_WHAT YOU NEED TO DO_:
Below are some entries. Work out how many of their lines hold the word "frame", and write that number alone.

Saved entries
● ● ●

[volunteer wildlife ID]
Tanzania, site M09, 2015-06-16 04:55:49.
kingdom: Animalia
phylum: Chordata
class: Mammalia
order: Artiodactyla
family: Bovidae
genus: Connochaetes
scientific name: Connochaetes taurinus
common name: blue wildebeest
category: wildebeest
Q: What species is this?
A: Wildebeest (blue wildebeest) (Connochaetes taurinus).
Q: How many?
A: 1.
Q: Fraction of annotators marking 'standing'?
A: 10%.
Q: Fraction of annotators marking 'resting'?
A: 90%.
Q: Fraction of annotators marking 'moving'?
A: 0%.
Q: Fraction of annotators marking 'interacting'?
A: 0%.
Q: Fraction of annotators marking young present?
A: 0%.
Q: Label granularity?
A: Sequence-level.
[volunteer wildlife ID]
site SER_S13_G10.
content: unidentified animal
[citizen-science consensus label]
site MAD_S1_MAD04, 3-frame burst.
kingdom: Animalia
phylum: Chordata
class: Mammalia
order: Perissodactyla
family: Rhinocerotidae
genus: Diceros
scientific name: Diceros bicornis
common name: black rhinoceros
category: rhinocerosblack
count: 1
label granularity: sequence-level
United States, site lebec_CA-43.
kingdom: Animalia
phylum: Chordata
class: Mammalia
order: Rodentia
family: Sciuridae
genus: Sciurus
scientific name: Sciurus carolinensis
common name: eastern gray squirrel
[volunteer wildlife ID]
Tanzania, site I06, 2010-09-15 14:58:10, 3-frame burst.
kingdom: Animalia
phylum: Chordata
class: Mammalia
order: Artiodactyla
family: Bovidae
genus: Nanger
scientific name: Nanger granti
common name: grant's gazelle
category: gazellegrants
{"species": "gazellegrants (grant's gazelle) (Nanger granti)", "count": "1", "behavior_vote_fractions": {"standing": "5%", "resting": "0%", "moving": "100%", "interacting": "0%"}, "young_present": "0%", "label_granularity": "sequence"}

● ● ●

_ANSWER TO THE EXERCISE_:
2